== Supplied entries

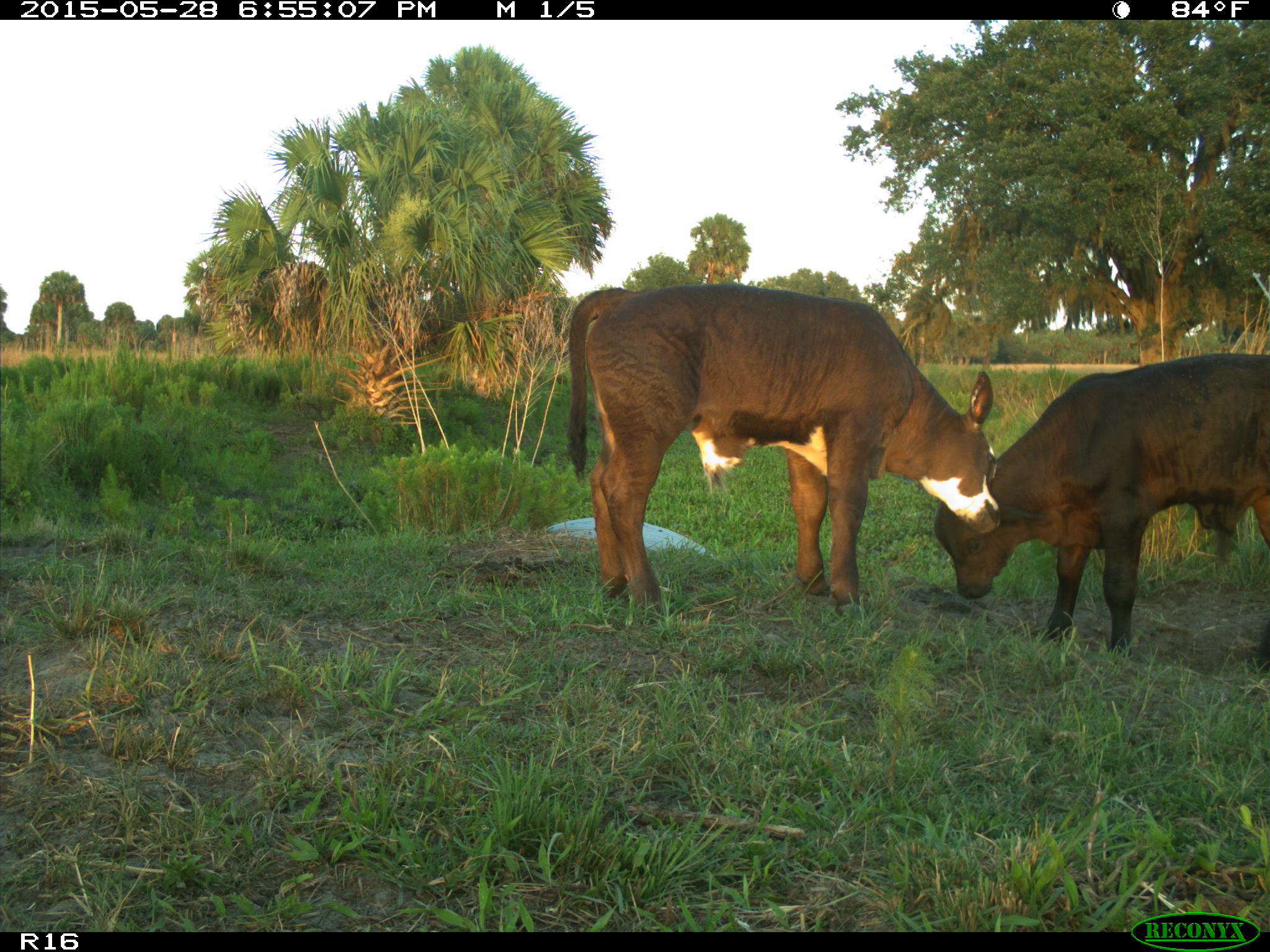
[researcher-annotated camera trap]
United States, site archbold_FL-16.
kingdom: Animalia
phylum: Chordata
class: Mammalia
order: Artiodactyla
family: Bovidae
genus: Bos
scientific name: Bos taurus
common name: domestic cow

====
== Supplied entries

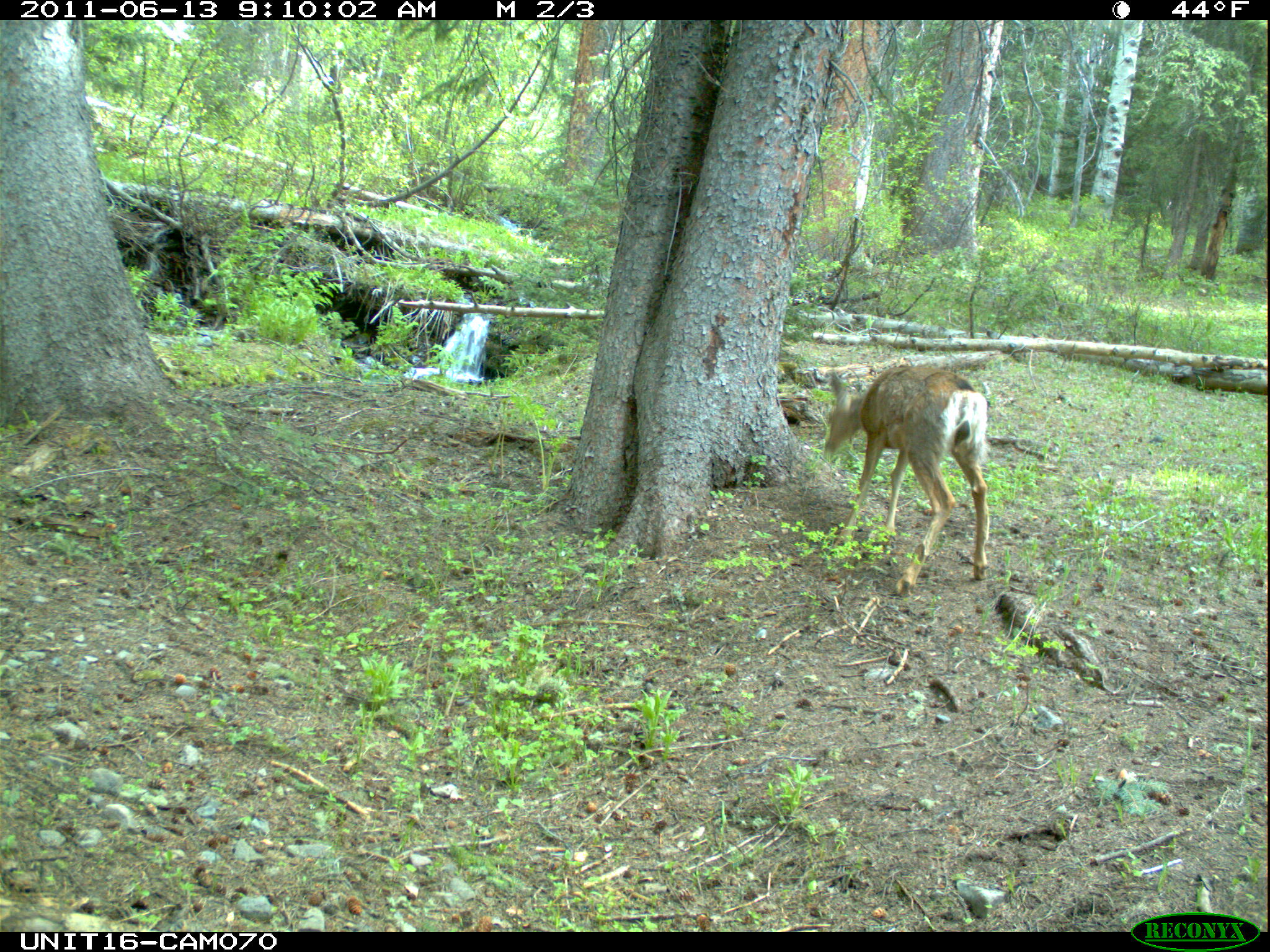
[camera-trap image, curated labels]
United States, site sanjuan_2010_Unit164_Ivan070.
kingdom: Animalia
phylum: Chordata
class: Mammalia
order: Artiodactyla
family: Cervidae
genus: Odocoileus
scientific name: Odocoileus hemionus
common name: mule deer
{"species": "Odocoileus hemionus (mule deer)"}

====

● **Directions for this task**:
Where the listing above reaches the line that contains "United States, site archbold_FL-16.", start retyping, and finish with the line that contains "common name: domestic cow"; reproduce those lines exactly and no others.

● **Answer to the problem**:
United States, site archbold_FL-16.
kingdom: Animalia
phylum: Chordata
class: Mammalia
order: Artiodactyla
family: Bovidae
genus: Bos
scientific name: Bos taurus
common name: domestic cow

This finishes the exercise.